(WHAT YOU ARE ASKED TO DO): Report how many lines below contain the word "farmhouse". Case counts, and the reply should be the number alone.

(SUPPLIED RECORDS):
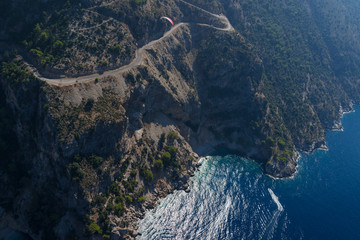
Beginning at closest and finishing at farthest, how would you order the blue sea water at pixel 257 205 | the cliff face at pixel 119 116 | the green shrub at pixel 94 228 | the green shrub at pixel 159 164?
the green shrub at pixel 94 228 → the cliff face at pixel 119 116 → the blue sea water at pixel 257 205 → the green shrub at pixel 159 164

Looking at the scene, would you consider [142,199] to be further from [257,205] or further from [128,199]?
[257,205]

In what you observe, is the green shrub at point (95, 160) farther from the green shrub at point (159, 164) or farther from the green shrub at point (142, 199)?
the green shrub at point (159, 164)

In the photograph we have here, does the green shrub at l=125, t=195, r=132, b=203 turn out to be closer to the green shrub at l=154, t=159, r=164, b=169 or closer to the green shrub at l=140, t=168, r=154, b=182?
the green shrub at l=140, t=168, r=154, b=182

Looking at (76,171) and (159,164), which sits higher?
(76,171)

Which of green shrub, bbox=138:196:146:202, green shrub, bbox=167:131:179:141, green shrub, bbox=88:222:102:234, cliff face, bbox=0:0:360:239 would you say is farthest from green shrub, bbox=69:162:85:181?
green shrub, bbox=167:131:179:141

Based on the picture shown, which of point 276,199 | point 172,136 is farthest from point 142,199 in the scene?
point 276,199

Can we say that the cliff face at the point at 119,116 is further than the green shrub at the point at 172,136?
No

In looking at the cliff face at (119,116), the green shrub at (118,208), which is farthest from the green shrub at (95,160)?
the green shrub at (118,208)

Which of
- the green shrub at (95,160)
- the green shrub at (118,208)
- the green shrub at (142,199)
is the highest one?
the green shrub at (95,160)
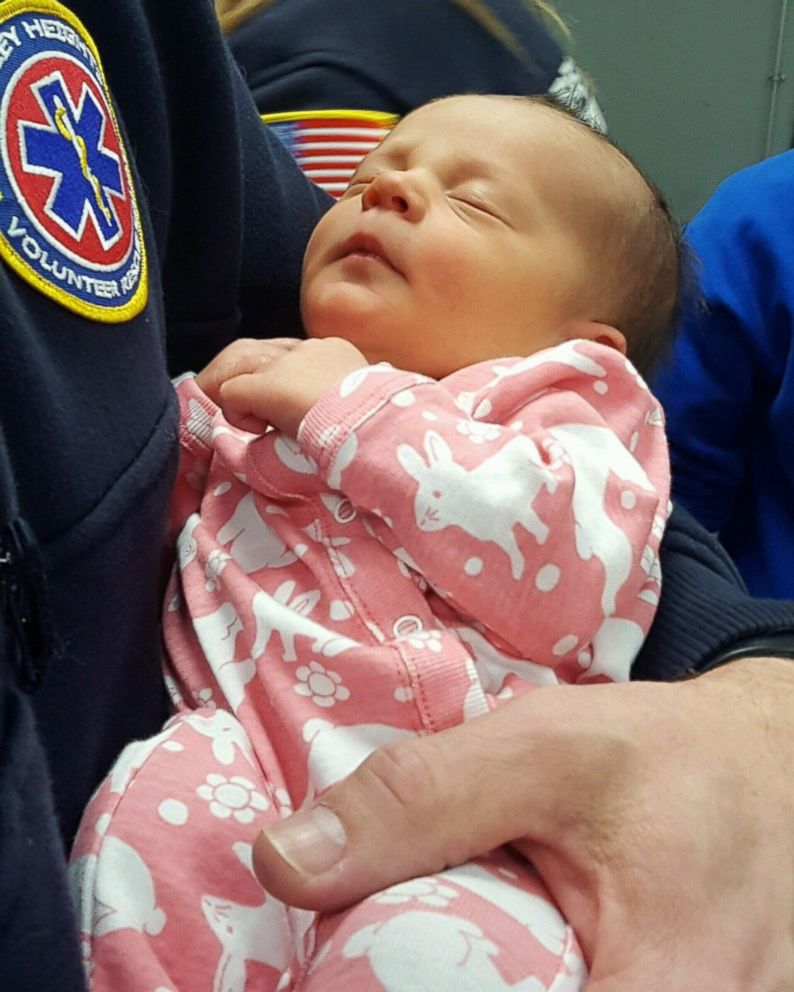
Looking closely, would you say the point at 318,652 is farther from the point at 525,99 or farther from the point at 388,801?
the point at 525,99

--

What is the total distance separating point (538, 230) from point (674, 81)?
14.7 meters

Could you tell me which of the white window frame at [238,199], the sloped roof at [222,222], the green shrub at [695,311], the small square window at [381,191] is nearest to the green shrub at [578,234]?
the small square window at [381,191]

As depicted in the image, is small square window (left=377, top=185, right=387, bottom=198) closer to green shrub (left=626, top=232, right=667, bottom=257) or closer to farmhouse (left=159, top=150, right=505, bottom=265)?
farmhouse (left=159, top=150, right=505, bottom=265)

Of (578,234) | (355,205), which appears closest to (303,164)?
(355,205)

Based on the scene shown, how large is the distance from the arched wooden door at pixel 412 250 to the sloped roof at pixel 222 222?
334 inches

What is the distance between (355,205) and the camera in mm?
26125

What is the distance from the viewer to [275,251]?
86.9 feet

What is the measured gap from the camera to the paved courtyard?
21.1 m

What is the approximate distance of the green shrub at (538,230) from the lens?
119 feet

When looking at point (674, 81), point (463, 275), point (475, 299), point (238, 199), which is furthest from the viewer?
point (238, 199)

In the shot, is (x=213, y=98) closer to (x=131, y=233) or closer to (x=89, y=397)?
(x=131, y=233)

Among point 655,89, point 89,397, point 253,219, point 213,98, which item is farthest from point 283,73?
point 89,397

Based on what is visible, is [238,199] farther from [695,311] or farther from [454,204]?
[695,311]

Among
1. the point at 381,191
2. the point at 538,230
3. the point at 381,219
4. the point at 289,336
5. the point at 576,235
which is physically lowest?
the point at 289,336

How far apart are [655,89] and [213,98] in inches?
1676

(ANSWER FOR THE TASK): 2